- EXERCISE DETAILS: All of the data goes into your copy exactly as written. Images do not.

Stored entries
++++++++++++++++++++

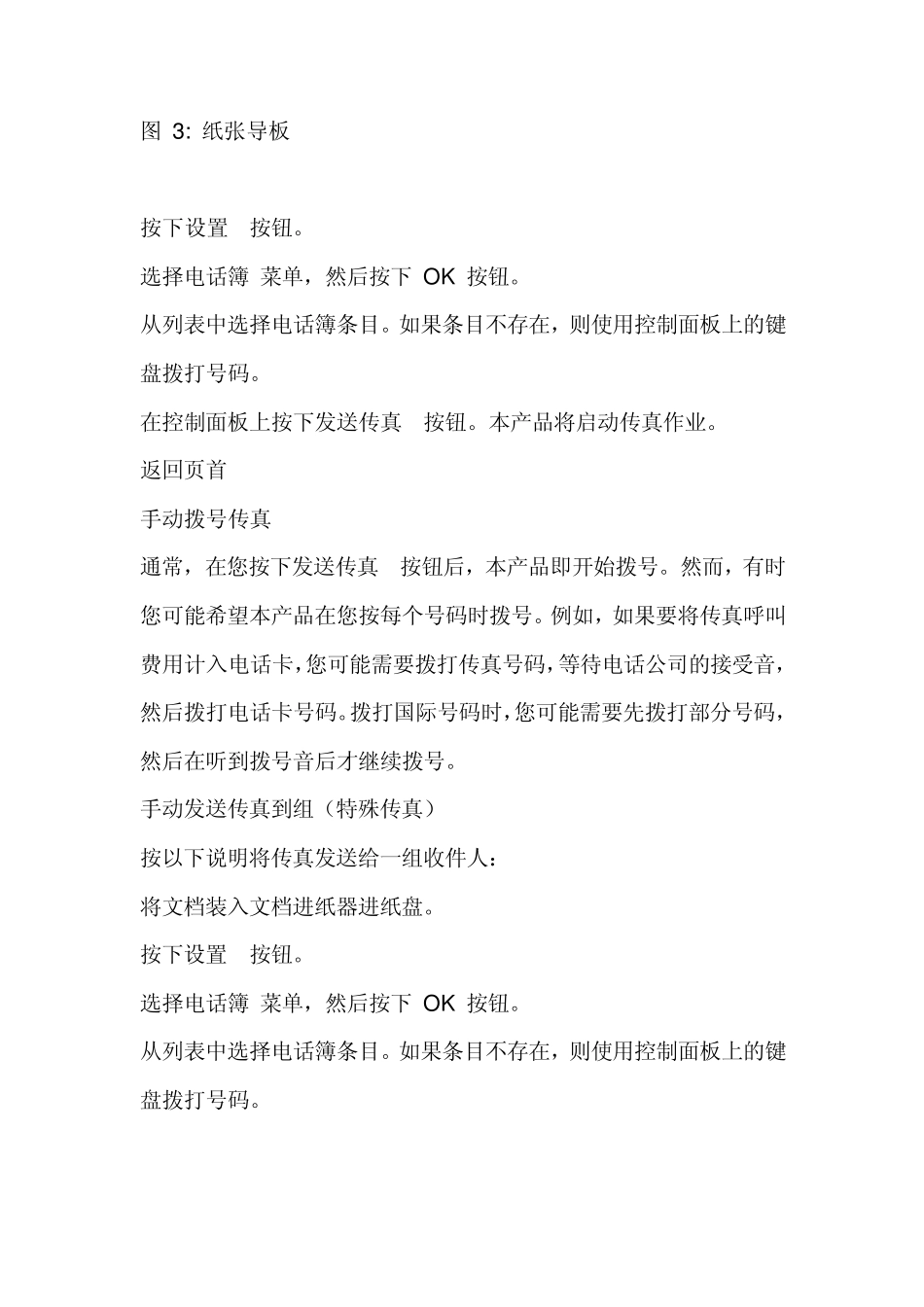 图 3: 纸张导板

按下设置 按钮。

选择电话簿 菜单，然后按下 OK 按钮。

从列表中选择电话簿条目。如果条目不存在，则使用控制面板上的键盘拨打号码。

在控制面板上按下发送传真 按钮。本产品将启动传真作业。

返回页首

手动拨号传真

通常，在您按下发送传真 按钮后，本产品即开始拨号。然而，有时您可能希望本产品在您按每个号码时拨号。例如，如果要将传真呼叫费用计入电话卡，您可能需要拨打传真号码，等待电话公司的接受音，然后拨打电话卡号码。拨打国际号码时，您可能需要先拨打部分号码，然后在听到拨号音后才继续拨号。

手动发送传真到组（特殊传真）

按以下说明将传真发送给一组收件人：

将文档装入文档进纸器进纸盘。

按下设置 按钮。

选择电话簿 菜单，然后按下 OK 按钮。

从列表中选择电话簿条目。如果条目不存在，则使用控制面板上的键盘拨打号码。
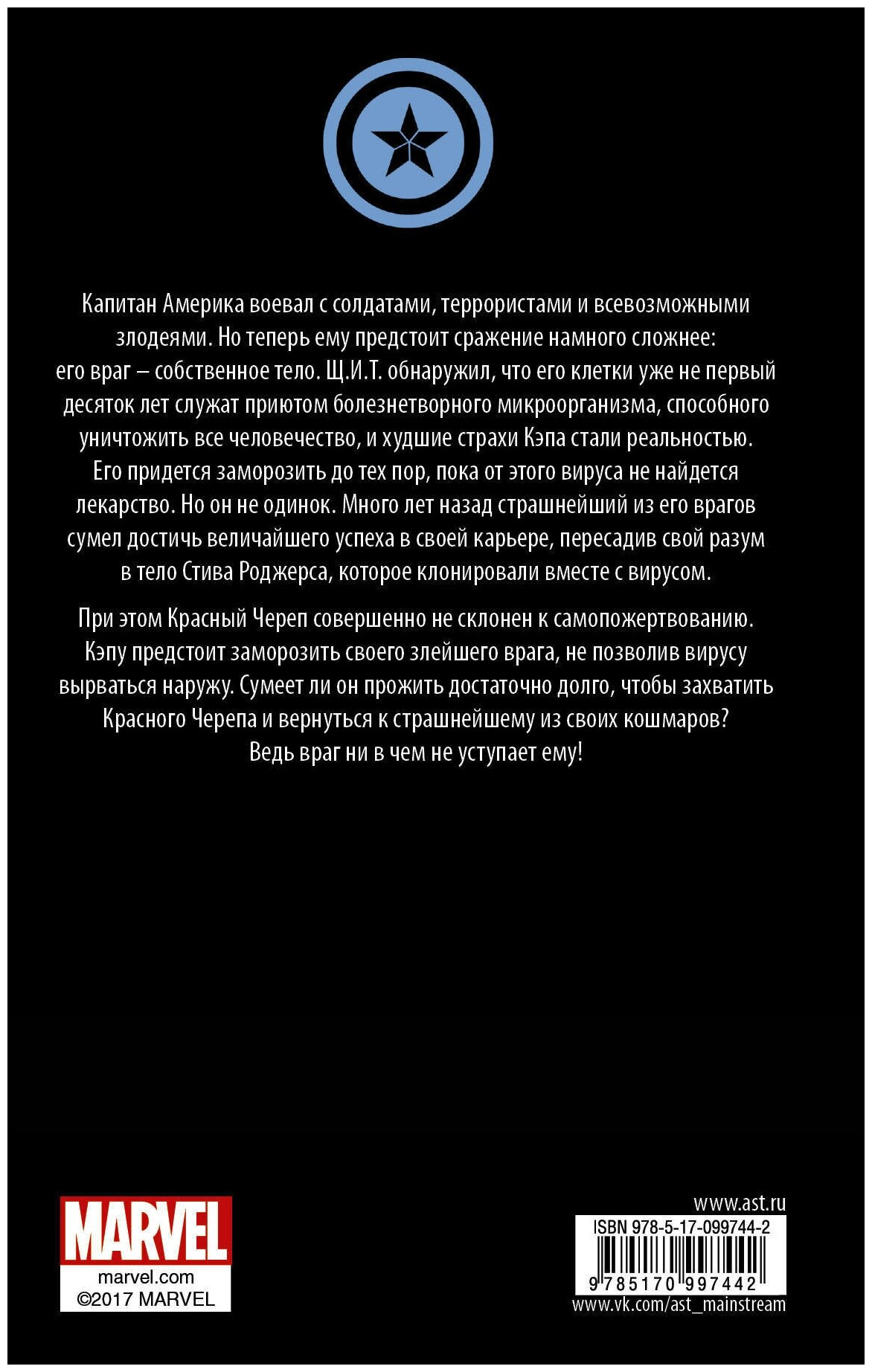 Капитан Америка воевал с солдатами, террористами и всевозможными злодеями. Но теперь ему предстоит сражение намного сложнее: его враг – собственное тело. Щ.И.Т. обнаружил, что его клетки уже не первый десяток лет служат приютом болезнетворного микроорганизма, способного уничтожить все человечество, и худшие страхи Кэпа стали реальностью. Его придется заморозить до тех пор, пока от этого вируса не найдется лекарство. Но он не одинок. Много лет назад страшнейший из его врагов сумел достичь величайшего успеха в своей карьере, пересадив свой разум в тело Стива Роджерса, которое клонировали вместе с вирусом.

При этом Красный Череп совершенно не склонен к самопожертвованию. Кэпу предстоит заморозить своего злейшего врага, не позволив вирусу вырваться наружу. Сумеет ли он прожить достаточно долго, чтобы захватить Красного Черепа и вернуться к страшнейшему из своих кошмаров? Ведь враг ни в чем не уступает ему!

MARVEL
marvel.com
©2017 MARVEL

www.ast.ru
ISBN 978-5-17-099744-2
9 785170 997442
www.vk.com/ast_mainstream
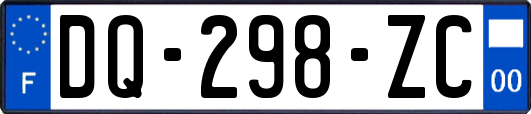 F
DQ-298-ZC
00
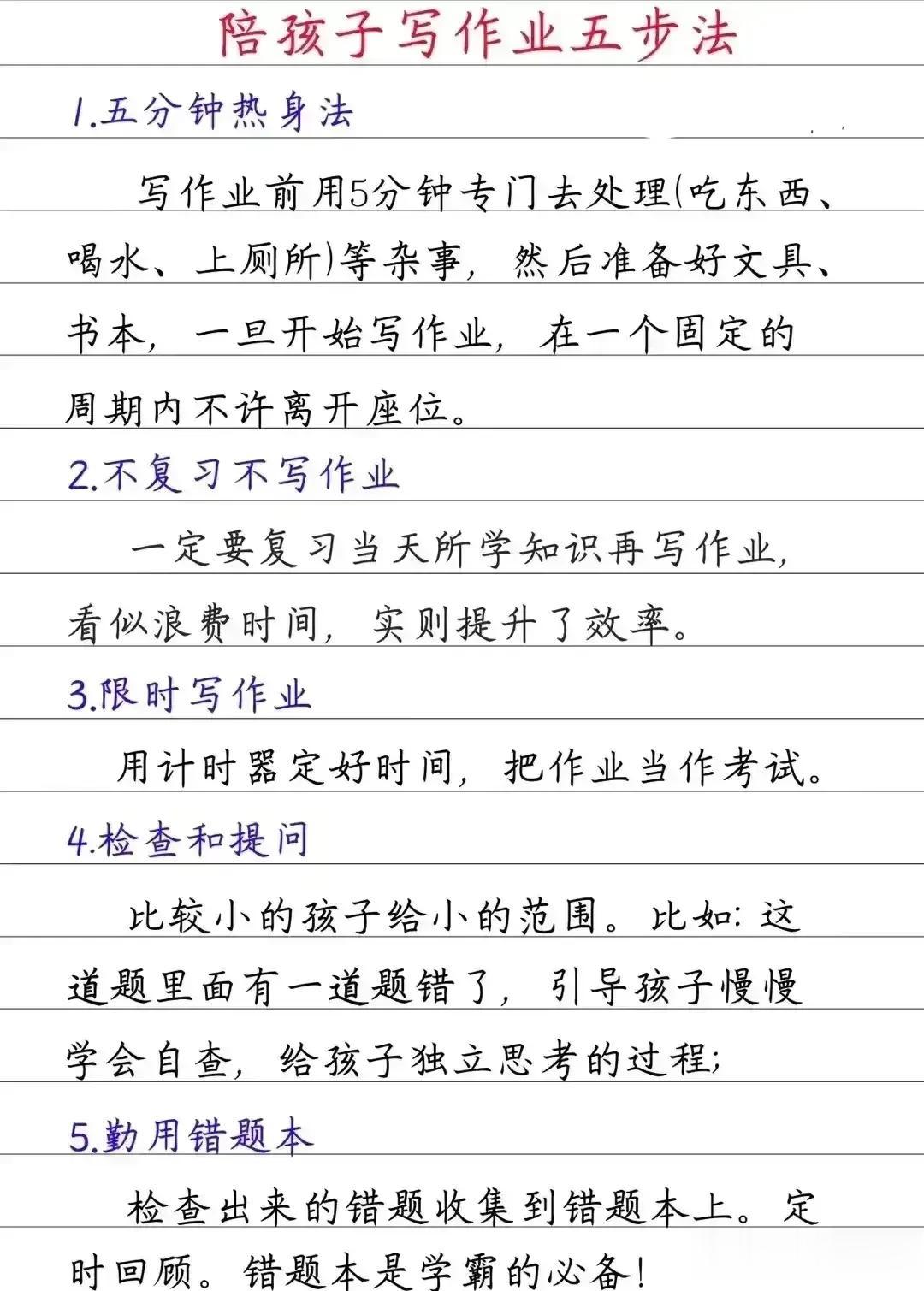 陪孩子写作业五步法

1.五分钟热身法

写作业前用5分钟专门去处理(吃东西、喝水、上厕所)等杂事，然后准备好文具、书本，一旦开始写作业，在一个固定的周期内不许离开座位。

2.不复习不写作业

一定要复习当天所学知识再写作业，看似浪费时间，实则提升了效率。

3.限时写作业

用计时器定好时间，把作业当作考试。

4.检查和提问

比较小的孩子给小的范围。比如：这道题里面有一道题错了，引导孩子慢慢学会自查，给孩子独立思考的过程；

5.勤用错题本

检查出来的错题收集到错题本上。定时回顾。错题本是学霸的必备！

++++++++++++++++++++

- FINISHED TASK:
 图 3: 纸张导板

按下设置 按钮。

选择电话簿 菜单，然后按下 OK 按钮。

从列表中选择电话簿条目。如果条目不存在，则使用控制面板上的键盘拨打号码。

在控制面板上按下发送传真 按钮。本产品将启动传真作业。

返回页首

手动拨号传真

通常，在您按下发送传真 按钮后，本产品即开始拨号。然而，有时您可能希望本产品在您按每个号码时拨号。例如，如果要将传真呼叫费用计入电话卡，您可能需要拨打传真号码，等待电话公司的接受音，然后拨打电话卡号码。拨打国际号码时，您可能需要先拨打部分号码，然后在听到拨号音后才继续拨号。

手动发送传真到组（特殊传真）

按以下说明将传真发送给一组收件人：

将文档装入文档进纸器进纸盘。

按下设置 按钮。

选择电话簿 菜单，然后按下 OK 按钮。

从列表中选择电话簿条目。如果条目不存在，则使用控制面板上的键盘拨打号码。
 Капитан Америка воевал с солдатами, террористами и всевозможными злодеями. Но теперь ему предстоит сражение намного сложнее: его враг – собственное тело. Щ.И.Т. обнаружил, что его клетки уже не первый десяток лет служат приютом болезнетворного микроорганизма, способного уничтожить все человечество, и худшие страхи Кэпа стали реальностью. Его придется заморозить до тех пор, пока от этого вируса не найдется лекарство. Но он не одинок. Много лет назад страшнейший из его врагов сумел достичь величайшего успеха в своей карьере, пересадив свой разум в тело Стива Роджерса, которое клонировали вместе с вирусом.

При этом Красный Череп совершенно не склонен к самопожертвованию. Кэпу предстоит заморозить своего злейшего врага, не позволив вирусу вырваться наружу. Сумеет ли он прожить достаточно долго, чтобы захватить Красного Черепа и вернуться к страшнейшему из своих кошмаров? Ведь враг ни в чем не уступает ему!

MARVEL
marvel.com
©2017 MARVEL

www.ast.ru
ISBN 978-5-17-099744-2
9 785170 997442
www.vk.com/ast_mainstream
 F
DQ-298-ZC
00
 陪孩子写作业五步法

1.五分钟热身法

写作业前用5分钟专门去处理(吃东西、喝水、上厕所)等杂事，然后准备好文具、书本，一旦开始写作业，在一个固定的周期内不许离开座位。

2.不复习不写作业

一定要复习当天所学知识再写作业，看似浪费时间，实则提升了效率。

3.限时写作业

用计时器定好时间，把作业当作考试。

4.检查和提问

比较小的孩子给小的范围。比如：这道题里面有一道题错了，引导孩子慢慢学会自查，给孩子独立思考的过程；

5.勤用错题本

检查出来的错题收集到错题本上。定时回顾。错题本是学霸的必备！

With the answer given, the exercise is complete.